Jan
Regular
I thought this had been posted here before but I don't see it. Mira Furlan's Autobiography is now available to order and the website says that orders prior to November 22 will get something extra.
https://mirafurlan.net/select-area/
Love me more than anything in the world: stories about belonging
“Love Me More Than Anything In The World” is a book that evokes not only Mira Furlan but a whole world, like Atlantis submerged but not forgotten, with a lot of sentiment and feelings, and always uncompromising, with many tears and laughter. So far you have known Mira Furlan, an actress, and after this book you will know Mira Furlan – a person.
https://mirafurlan.net/select-area/
Love me more than anything in the world: stories about belonging
An Excerpt
Am I writing this book for you? So that you can understand what came before you?
So that you can get a glimpse into a distant, long gone world that your parents came from? Do you even want to know about it? Do you need that heavy baggage, the baggage that your mother keeps dragging through her life, without ever finding a way of putting it down, if only for a second?
Or am I writing it for an anonymous American reader who has barely heard of me, let alone the country of my birth? Am I writing it as a warning? Am I trying to say: “I told you so?” And do I want to add (without daring to say it out loud): “… but you didn’t listen?”
Or am I writing it for myself, to myself? Why? Is it to “understand myself better” by trying to detect the hidden “story” in the scattered, illogical, messy narrative of my life?

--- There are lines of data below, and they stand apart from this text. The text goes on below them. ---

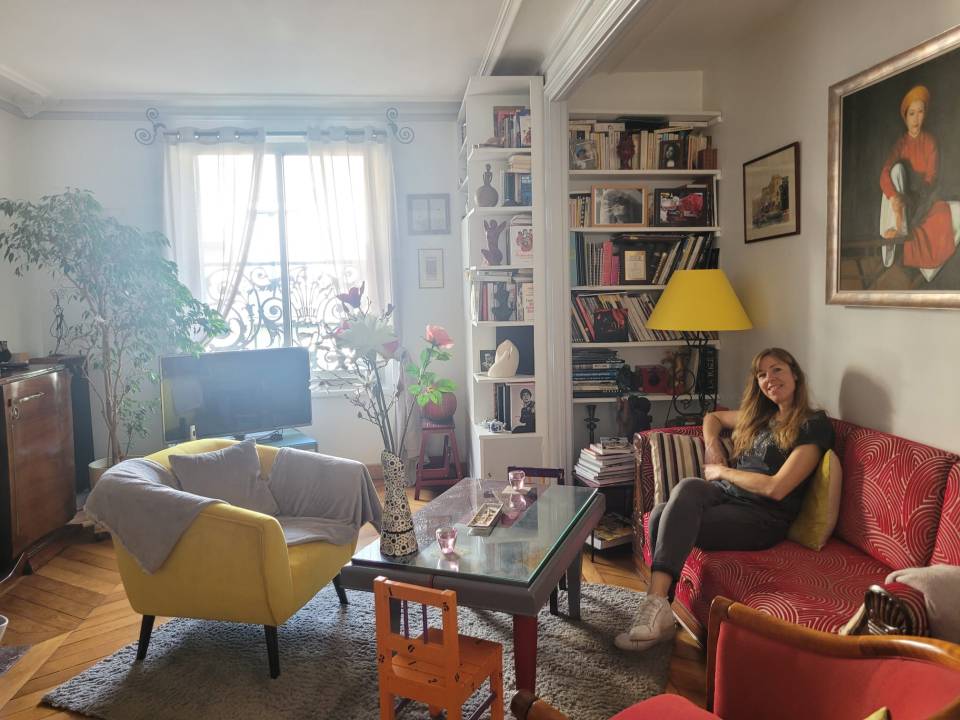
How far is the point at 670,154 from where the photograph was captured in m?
3.91

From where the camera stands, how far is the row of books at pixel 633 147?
3.88 metres

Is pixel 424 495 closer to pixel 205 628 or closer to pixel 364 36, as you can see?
pixel 205 628

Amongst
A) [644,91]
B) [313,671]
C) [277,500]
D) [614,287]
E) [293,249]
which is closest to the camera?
[313,671]

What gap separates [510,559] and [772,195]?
2296 mm

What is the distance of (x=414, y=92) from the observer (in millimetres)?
4496

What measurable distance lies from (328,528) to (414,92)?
302 centimetres

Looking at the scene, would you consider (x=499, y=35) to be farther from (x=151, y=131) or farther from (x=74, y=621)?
(x=74, y=621)

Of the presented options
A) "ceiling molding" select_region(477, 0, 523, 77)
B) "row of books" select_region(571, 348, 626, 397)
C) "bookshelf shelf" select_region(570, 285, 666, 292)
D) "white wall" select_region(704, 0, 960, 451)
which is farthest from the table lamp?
"ceiling molding" select_region(477, 0, 523, 77)

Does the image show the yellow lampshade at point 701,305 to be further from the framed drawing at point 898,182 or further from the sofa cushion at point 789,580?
the sofa cushion at point 789,580

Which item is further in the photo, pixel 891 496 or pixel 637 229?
pixel 637 229

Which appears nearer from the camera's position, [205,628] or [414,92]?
[205,628]

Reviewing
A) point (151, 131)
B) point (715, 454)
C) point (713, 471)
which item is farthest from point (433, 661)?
point (151, 131)

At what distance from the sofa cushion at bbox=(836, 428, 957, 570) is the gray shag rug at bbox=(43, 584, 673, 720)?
0.81 meters

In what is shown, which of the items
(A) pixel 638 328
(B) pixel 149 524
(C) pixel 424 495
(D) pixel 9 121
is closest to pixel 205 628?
(B) pixel 149 524
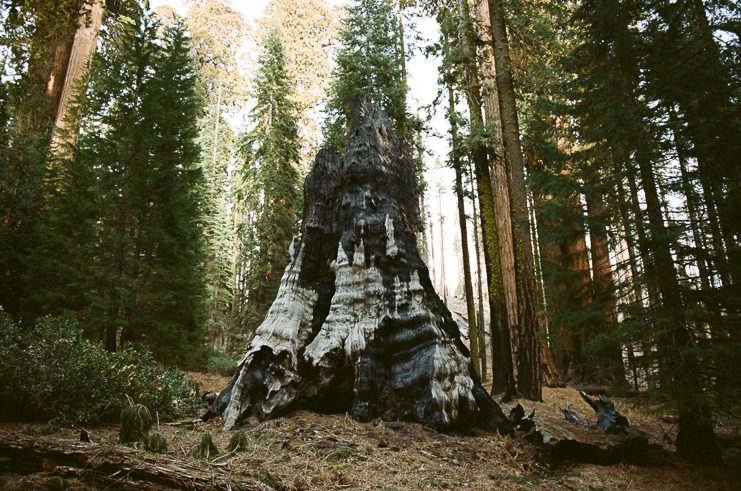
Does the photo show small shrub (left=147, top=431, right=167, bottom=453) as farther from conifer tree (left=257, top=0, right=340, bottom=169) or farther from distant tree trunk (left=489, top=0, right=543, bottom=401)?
conifer tree (left=257, top=0, right=340, bottom=169)

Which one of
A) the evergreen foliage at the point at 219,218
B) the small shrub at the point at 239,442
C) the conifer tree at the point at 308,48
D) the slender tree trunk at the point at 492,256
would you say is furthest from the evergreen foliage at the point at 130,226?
the conifer tree at the point at 308,48

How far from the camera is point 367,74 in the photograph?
14.0 meters

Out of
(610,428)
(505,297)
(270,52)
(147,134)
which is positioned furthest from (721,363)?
(270,52)

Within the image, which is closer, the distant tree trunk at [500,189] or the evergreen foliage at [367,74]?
the distant tree trunk at [500,189]

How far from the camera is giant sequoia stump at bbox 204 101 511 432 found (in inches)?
205

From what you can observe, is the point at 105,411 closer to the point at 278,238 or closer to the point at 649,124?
the point at 649,124

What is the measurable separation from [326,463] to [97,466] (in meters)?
1.98

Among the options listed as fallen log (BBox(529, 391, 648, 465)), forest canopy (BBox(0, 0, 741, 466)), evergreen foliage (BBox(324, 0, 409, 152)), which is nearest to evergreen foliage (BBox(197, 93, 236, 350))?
forest canopy (BBox(0, 0, 741, 466))

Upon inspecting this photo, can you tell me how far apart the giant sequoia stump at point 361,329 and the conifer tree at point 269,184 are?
928 centimetres

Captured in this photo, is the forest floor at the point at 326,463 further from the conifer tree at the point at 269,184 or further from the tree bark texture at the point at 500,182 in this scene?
the conifer tree at the point at 269,184

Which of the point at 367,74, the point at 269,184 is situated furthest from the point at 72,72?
the point at 367,74

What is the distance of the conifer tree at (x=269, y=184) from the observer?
16.1m

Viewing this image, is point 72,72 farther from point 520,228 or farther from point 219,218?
point 520,228

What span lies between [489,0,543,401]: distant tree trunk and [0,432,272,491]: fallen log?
701 centimetres
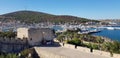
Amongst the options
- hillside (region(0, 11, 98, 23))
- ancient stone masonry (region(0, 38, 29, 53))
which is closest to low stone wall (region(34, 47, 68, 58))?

And while I’ve been trying to answer these unanswerable questions, toiling over words in a language that is not mine (although I audaciously pretend it is), something very strange has happened: you have grown up. Not only that: America has become a different country, a country ominously similar to the place we once left in horror and despair. There is no doubt anymore that the forces that chased us out of our own homes have won a global victory. We fought those forces once. Now we feel tired. We are exhausted by repetition.
And, strangely enough, this book is becoming a different book. It is no longer a book of memories of a distant place and a distant time. It is becoming something very different: a plea to America and the world.